Dans le film, on découvrira l’importance qu’il a eue pour Truffaut et ses Quatre Cents Coups.
J’en fais la recension dans le Monde Diplo d’avril qui risque de ne pas être très rigolo
Portez–vous bien, mes amis…
J’ai hâte qu’on se retrouve tous dans le bel écrin des Soirées. Encore merci, cher Philippe…
Merci cher Philippe de ce temps suspendu, qui permettra aux retardataires, dont je suis, de remonter le temps et de lire enfin l’intégralité des chroniques. Que de belles Soirées en perspectives…
C’est avec tristesse que j’ai lu cette nouvelle de la suspension, tel le temps et tels les vols Air France, de vos billets si délicieux.
Je crois, comme un autre abonné, que nous avons, plus que jamais, besoin de cet air frais que nous apportent vos articles .
Revenez nous vite, je vous en prie.
Catherine
Bonjour Philippe, pour le pâté de maison, les 500 mètres et le kilomètre, j’ai un endroit … mais l’accès en est en ce moment interdit aux touristes comme toi … ou moi 🙂 … bonne plongée, merci pour ces moments …
PS : ça fait quand même quelque chose de commenter après le romantique Monsieur Marchesseau et Monsieur Person qui se repend d’énervements surjoués …
La nouvelle dérogation parue ce matin, 25 mars, autorise 1 heure de déplacement seul ou avec nos compagnons de confinement, dans un rayon de 1km. Voilà qui nous ouvre de plus vastes horizons!

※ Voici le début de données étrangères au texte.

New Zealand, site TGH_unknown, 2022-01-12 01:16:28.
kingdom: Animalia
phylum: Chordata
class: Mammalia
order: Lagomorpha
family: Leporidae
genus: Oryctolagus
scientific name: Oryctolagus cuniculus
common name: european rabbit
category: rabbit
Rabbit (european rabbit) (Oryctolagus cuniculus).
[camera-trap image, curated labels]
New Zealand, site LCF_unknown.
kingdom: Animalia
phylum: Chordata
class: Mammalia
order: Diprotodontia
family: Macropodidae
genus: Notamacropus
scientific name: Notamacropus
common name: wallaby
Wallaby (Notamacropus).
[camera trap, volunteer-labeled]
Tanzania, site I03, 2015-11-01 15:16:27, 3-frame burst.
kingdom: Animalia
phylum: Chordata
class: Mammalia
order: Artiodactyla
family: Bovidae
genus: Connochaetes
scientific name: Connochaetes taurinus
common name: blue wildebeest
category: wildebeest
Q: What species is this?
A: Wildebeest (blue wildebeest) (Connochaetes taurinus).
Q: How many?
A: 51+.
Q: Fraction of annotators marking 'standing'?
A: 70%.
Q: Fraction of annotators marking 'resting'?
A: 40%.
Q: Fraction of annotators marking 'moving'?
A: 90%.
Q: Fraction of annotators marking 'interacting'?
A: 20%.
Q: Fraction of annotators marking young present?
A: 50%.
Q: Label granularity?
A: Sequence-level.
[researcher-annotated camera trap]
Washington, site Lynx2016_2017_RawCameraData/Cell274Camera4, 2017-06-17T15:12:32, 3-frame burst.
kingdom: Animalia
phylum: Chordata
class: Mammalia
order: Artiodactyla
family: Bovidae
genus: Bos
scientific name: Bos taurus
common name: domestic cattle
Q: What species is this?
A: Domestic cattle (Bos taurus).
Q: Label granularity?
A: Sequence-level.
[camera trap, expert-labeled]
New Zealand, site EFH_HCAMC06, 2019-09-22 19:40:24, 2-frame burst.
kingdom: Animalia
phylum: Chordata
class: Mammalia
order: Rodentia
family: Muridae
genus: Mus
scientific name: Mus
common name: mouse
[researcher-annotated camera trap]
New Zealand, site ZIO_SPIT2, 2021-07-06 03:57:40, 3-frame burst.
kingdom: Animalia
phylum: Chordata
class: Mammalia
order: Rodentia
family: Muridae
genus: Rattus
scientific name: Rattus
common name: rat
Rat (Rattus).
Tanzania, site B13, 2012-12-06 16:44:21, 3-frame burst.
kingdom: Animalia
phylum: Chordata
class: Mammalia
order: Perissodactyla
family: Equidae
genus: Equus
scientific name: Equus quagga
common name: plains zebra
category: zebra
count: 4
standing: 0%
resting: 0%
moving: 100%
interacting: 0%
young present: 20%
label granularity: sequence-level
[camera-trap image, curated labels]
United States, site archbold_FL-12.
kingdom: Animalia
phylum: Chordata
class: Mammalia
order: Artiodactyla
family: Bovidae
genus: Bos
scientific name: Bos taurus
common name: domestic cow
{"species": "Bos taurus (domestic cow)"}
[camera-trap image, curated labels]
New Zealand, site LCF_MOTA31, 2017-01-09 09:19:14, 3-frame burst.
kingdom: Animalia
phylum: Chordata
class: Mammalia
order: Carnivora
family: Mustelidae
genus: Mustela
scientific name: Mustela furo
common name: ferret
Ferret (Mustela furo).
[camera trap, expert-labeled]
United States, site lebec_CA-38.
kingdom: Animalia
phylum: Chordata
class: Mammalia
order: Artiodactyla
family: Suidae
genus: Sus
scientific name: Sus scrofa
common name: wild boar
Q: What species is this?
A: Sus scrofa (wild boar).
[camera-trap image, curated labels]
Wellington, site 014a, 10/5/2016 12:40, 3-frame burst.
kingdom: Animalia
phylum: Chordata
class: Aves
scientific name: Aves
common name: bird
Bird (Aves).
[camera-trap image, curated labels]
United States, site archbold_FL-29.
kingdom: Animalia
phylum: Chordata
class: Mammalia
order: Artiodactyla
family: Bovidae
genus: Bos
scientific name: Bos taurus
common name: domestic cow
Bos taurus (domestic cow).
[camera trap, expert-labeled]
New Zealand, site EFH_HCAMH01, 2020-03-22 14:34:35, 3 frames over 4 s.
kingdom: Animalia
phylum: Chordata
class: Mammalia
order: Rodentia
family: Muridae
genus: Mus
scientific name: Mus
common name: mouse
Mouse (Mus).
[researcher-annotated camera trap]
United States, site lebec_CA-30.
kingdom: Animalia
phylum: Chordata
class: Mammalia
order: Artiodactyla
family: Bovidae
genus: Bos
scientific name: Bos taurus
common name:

A bientôt, à l’air LIBRE, et avec les Soirées de Paris, avec la tête pleine de tous les livres qu’on a enfin lus et de tous les films qu’on n’avait pas vus depuis si longtemps. C’est le bon coté des choses, profitons en! Que le confinement vous soit le plus agréable possible!
De Enzo Ferrari:
« Nous naissons sans le demander,
nous mourons, sans le vouloir »
La voiture rouge, jaune dans sa jeunesse, roulant à + de 200km/h, nous emmenait loin.